U.S. could deny green cards to immigrants receiving public benefits
September 24, 2018 By Staff
TODAY IN LATIN AMERICA
UNITED STATES: On Saturday, just seven weeks before midterm elections, the Department of Homeland Security proposed a controversial rule: immigrants receiving public benefits, like Medicaid, food stamps, and housing vouchers, may be denied green cards.
By law, applicants are already required to prove they won’t be a “burden” or a “public charge” but this new proposal — which will be open to public comment for 60 days before it takes into effect — may lead immigrants, even those with legal residence, to withdraw from federal aid programs to protect their own status.
The new rule is planned to ensure that immigrants “can support themselves financially and will not be reliant on public benefits,” according to a press release. If approved, those who seek to immigrate to the country or stay in the U.S. permanently, including students and workers on temporary visas, will be affected.
HEADLINES FROM THE WESTERN HEMISPHERE
MEXICO: In the aftermath of Florence, our overheating earth spawned yet another storm, Fuerza Sinaloa, that ravaged Mexico’s Gulf of California over the weekend. Torrential rains that measured up to 14 inches (35.5 centimeters) in merely one hour resulted in one person drowning, two people killed by electrocution and three women missing after being swept away in the state capital of Culiacán. 29 shelters are now tending to survivors in Sinaloa and electricity was restored to approximately 59,328 people who lost power since last Thursday. The destruction was captured on social media.
MEXICO: Yet another journalist was killed in Mexico over the weekend. Mario Gómez Sánchez, 40, was a newspaper reporter at El Heraldo de Chiapas. Gómez Sánchez, who covered politics and organized crime, was leaving his home Friday when two unidentified persons on motorbikes rode by and shot him. For years, he feared that his work, in the crime-rife state of Chiapas, would cost him his life as it has for many Mexico-based journalists. Two years ago he had reported threats to the police, but no action was taken.
TRINIDAD AND TOBAGO: On Friday, the country’s High Court decriminalized consensual sex between male adults. Judge Devindra Rampersand modified two sections of a legal statute that made homosexual activity a criminal offense and ruled them unconstitutional. Church officials, like Catholic Archbishop Jason Gordon, expressed concern, saying that the country was “in a sexual revolution gone crazy.” As of 2017, same-sex relationships are still criminalized in over 70 countries around the world, including Jamaica and Belize.
CUBA: Yesterday, Cuban President Miguel Díaz-Canel arrived in New York City, marking his first official state visit to the United States. Díaz-Canel will attend the United Nations’ General Assembly (UNGA) today at the Nelson Mandela Peace Summit. He is expected to address the 73rd UNGA on Wed., Sept. 26, which marks the 58th anniversary of Fidel Castro’s intervention.
GUATEMALA: Maya Ixil midwife Juana Ramírez Santiago, a human rights activist, was murdered on the Western Highlands of Guatemala on Friday night. 54-year old Ramírez Santiago was killed in Nebaj, Quiché, after receiving death threats for her work with the Network of Ixil Women, a community organization supporting indigenous women victims of violence.
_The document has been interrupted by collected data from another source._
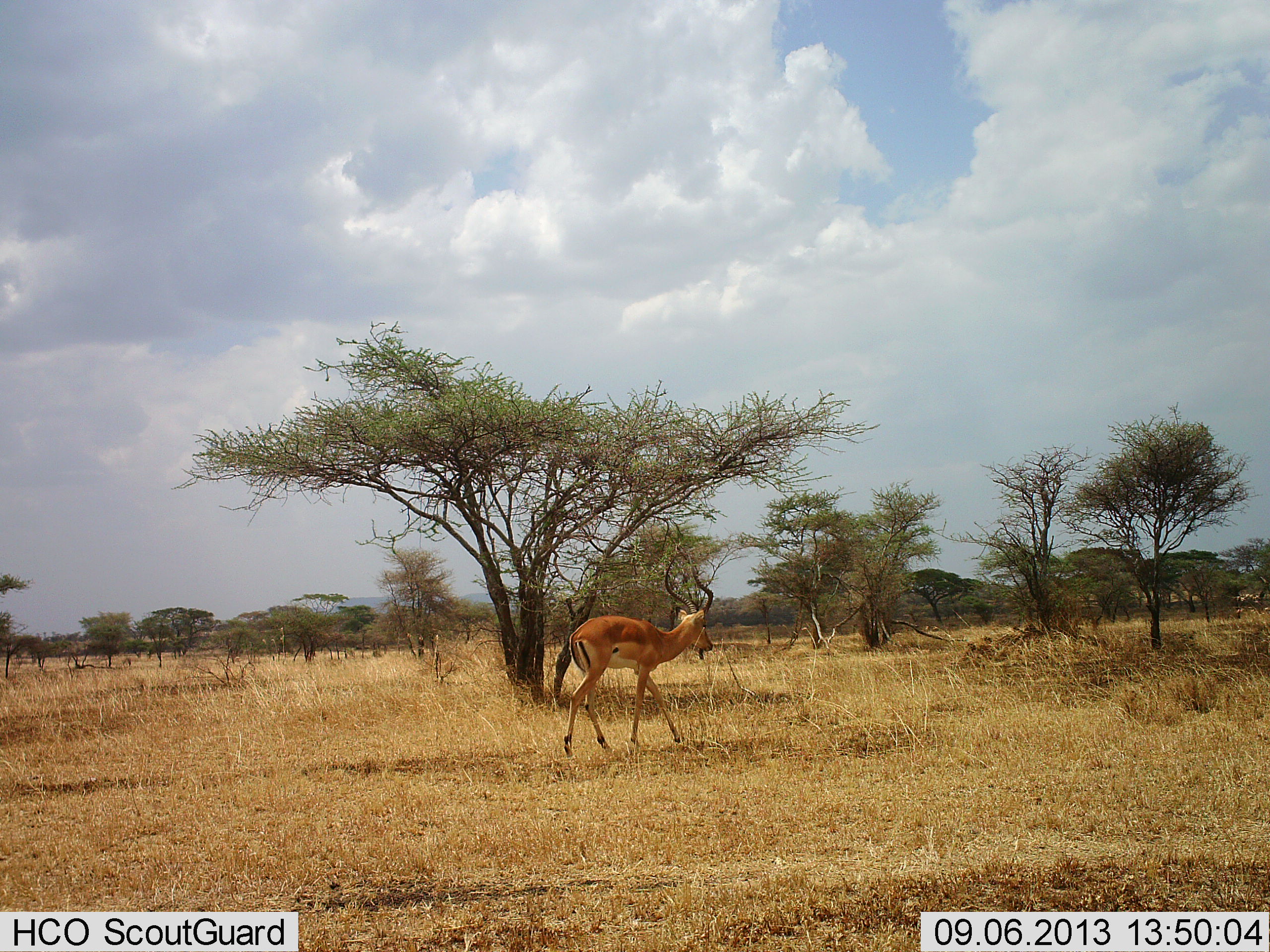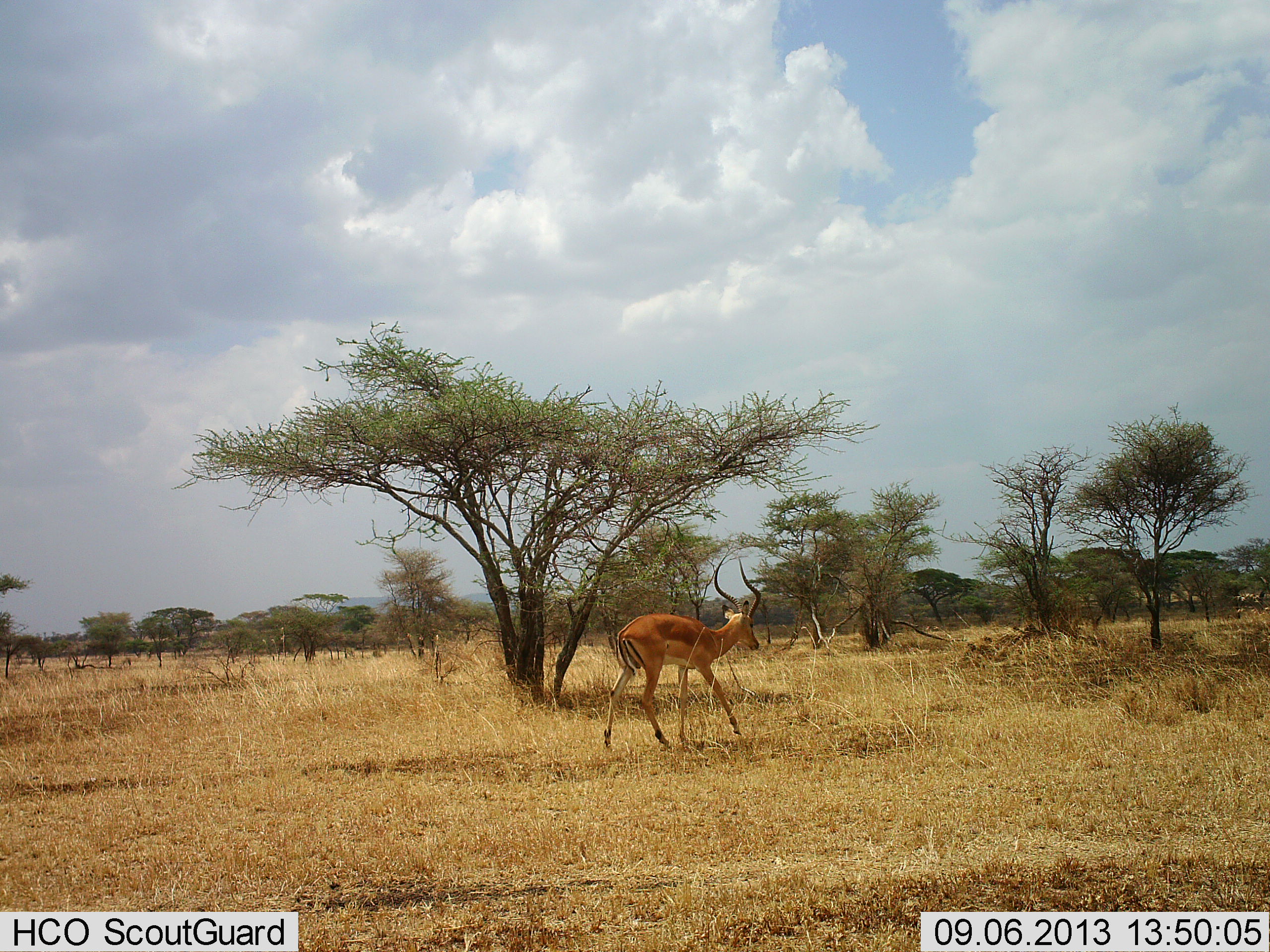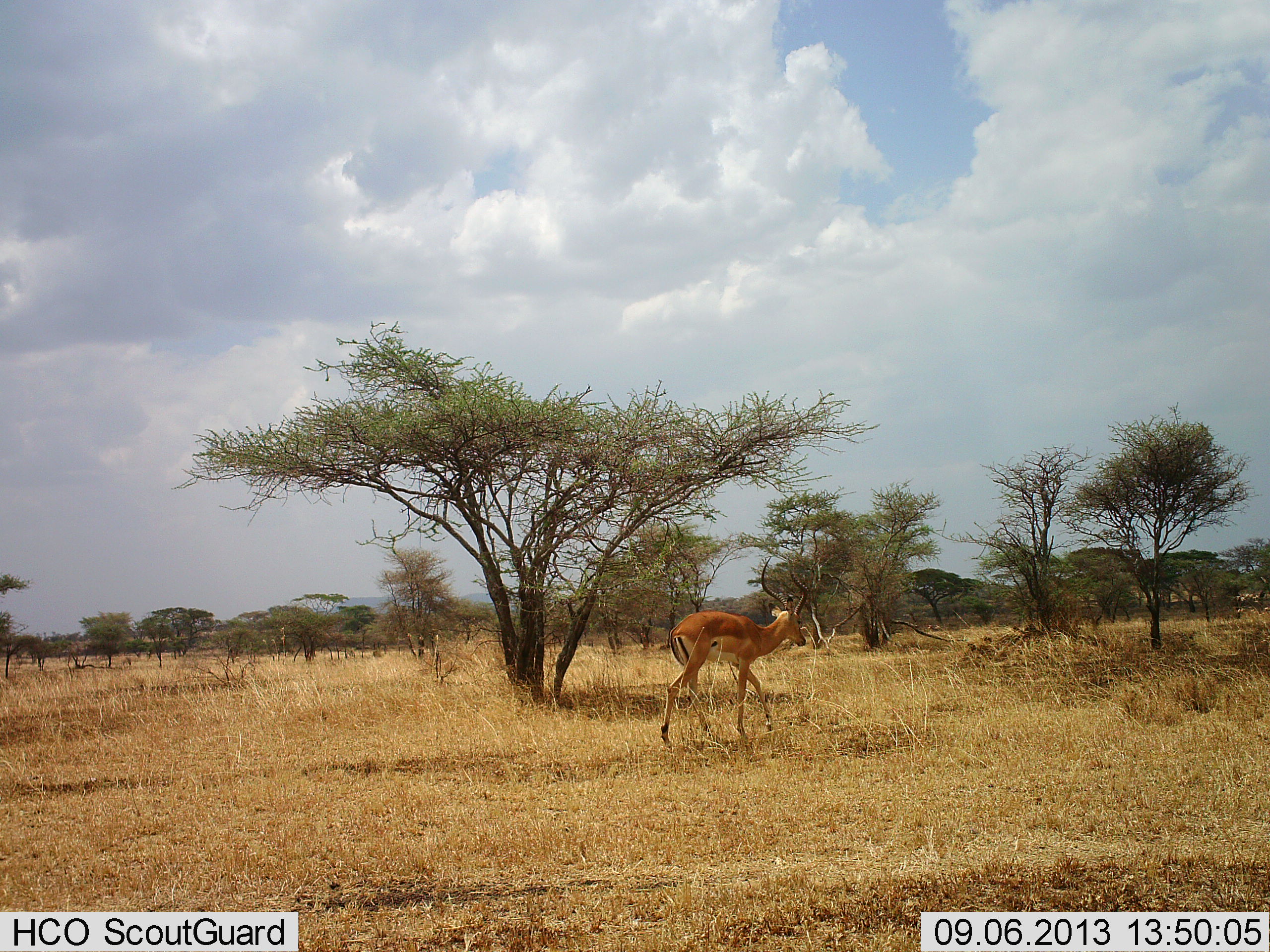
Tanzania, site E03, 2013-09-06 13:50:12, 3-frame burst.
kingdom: Animalia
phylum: Chordata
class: Mammalia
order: Artiodactyla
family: Bovidae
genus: Aepyceros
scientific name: Aepyceros melampus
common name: impala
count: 1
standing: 0%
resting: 0%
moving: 100%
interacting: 0%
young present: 0%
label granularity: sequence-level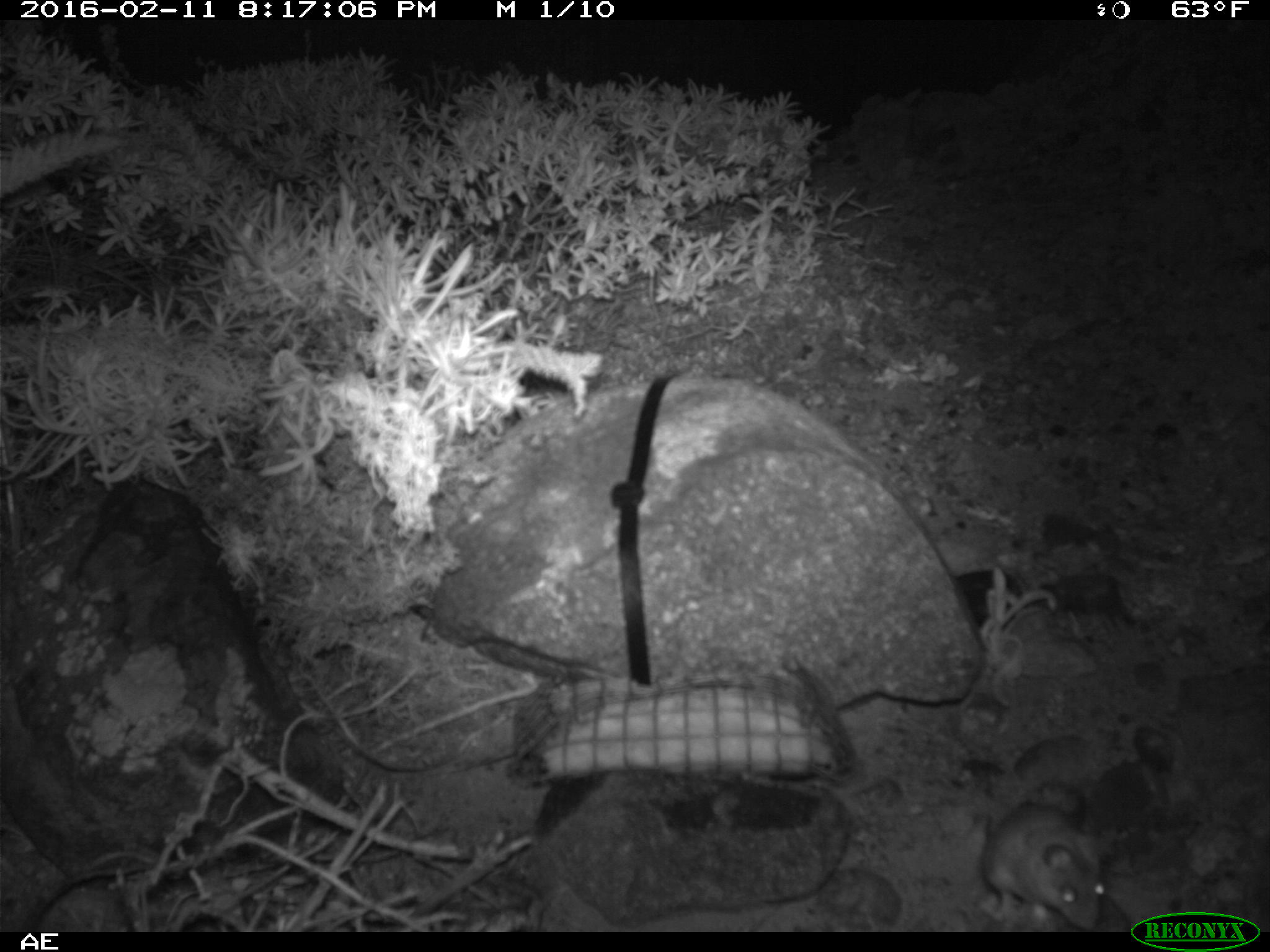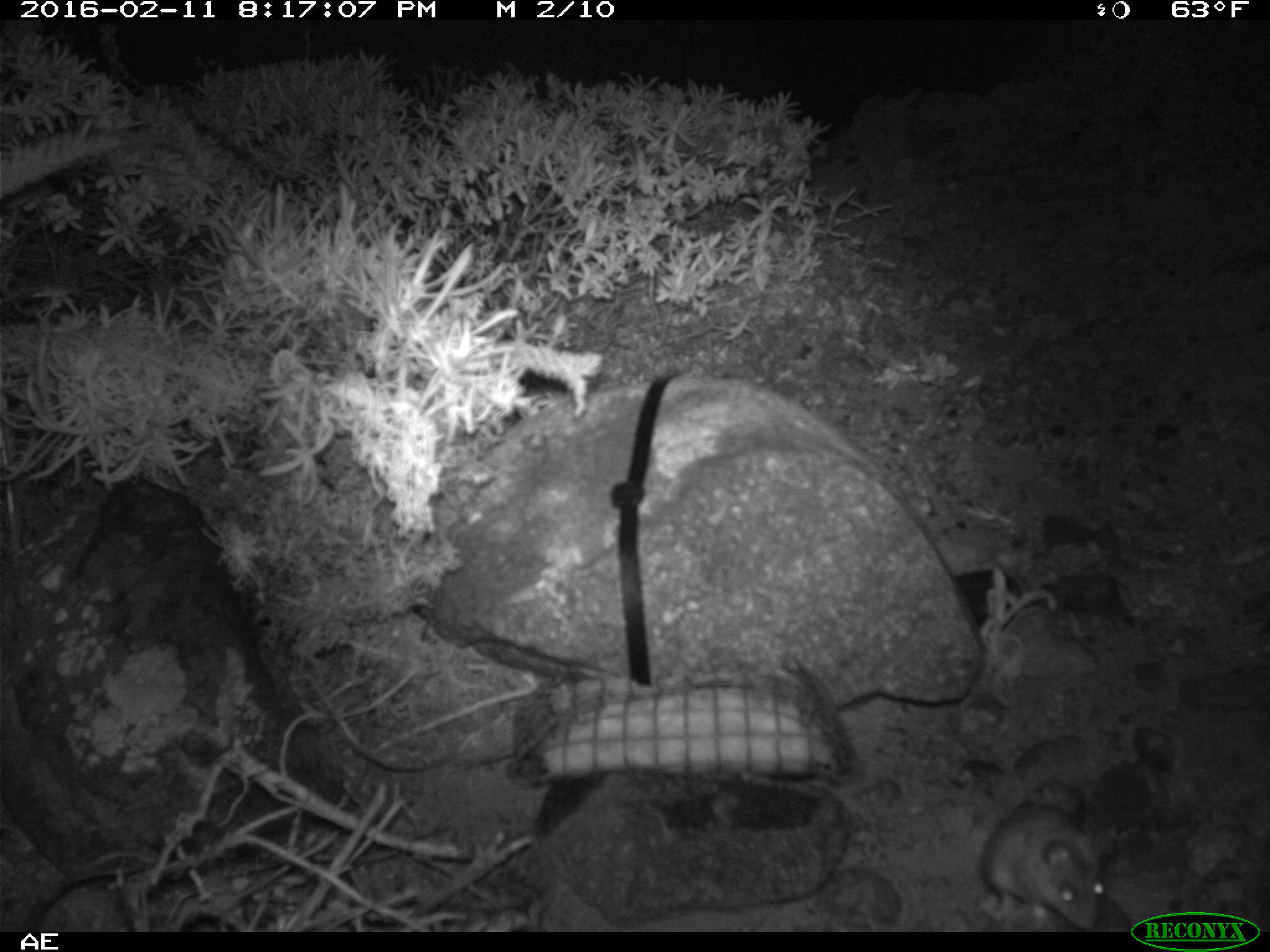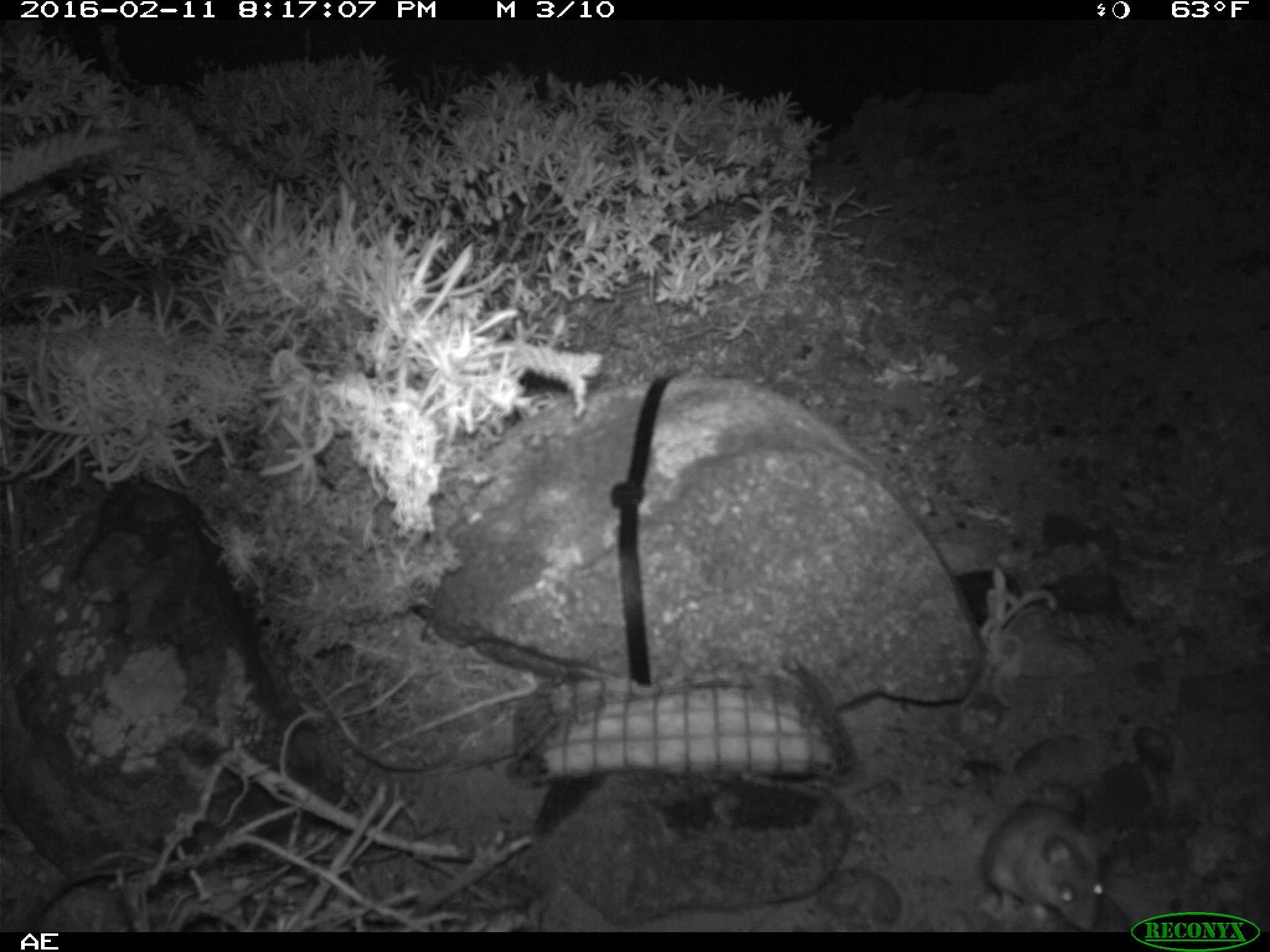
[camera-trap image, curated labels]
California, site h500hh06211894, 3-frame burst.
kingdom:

The local leader becomes the 21st activist to be murdered in Guatemala during 2018. Jordán Rodas, Guatemala’s human rights Ombudsman, called for a full investigation into the crime.
PANAMA: Panama’s maritime authority revoked the registration of Aquarius 2, the last migrant search-and-rescue ship operating in the Central Mediterranean Sea. This means that once Aquarius 2 comes into port, the ship will be de-flagged and will not be permitted to sail until it finds a new flag. The actions were condemned by several NGOs, denouncing a major blow to the humanitarian efforts led by the ship, which currently has 58 Lybian survivors on board.
COLOMBIA: Colombia’s House of Representatives heard an unusual proposal last Tuesday when congressman Juan David Vélez asked the president to denounce the Venezuelan government for violations to Colombia’s sovereignty. Vélez reported more than 90 alleged incidents in which Venezuela’s military forces “assassinated, hurt and stole from Colombian citizens, violating their human rights.” Venezuela claimed that many of those incidents happened in response to the war on drugs.
PERU: Peru’s Attorney General announced Saturday that it will start investigating former president Pedro Pablo Kuczynski, accused of bribery and vote-buying, in order to avoid a second impeachment vote earlier this year. Kuczynski resigned earlier this year after he was implicated in the widespread corruption scandal known as Operation Carwash. Investigations have also begun for current vice-president Mercedez Aráoz and four other congressmen under the same charges.
CHILE: On Friday, Pope Francis accepted the resignation of two more Chilean priests. The resignations came after a widespread scandal of alleged pedophilia and the church’s alleged cover-ups of the wrongdoings. With Friday’s announcement, the total number of priests that have resigned rose to seven but the Vatican did not provide any explanation.